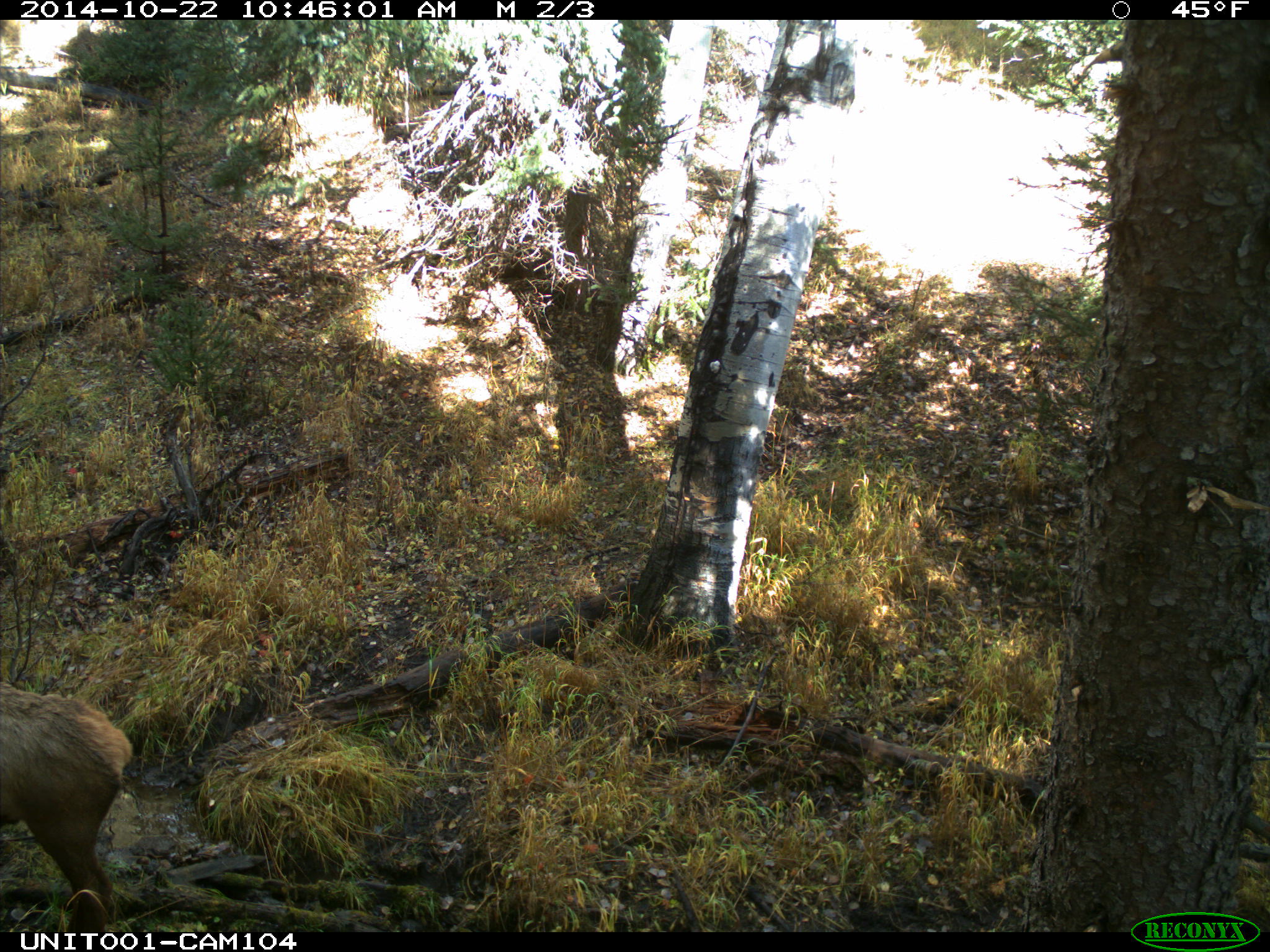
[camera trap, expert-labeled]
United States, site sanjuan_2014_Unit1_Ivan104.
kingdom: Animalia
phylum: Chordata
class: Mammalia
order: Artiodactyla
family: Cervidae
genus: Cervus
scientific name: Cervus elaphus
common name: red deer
──────
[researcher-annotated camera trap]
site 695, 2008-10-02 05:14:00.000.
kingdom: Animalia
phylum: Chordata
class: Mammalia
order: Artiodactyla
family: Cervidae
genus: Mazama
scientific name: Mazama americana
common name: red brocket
──────
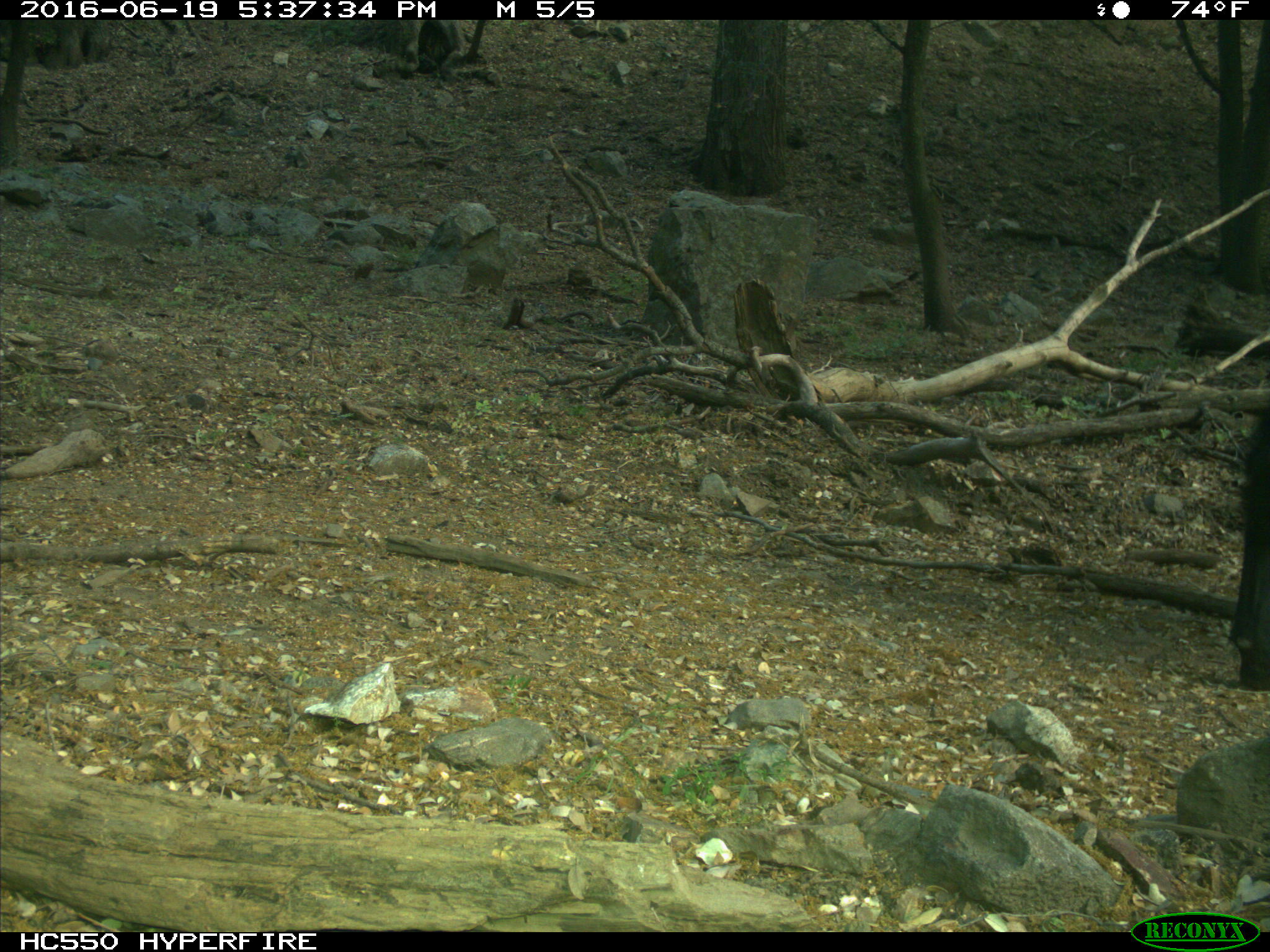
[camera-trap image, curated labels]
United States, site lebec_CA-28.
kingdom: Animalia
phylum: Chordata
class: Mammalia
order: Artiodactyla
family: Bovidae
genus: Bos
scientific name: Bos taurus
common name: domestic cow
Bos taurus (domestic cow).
──────
Required action:
What lines in the data above contain the word "United"? Show them all.

Response to this task:
United States, site sanjuan_2014_Unit1_Ivan104.
United States, site lebec_CA-28.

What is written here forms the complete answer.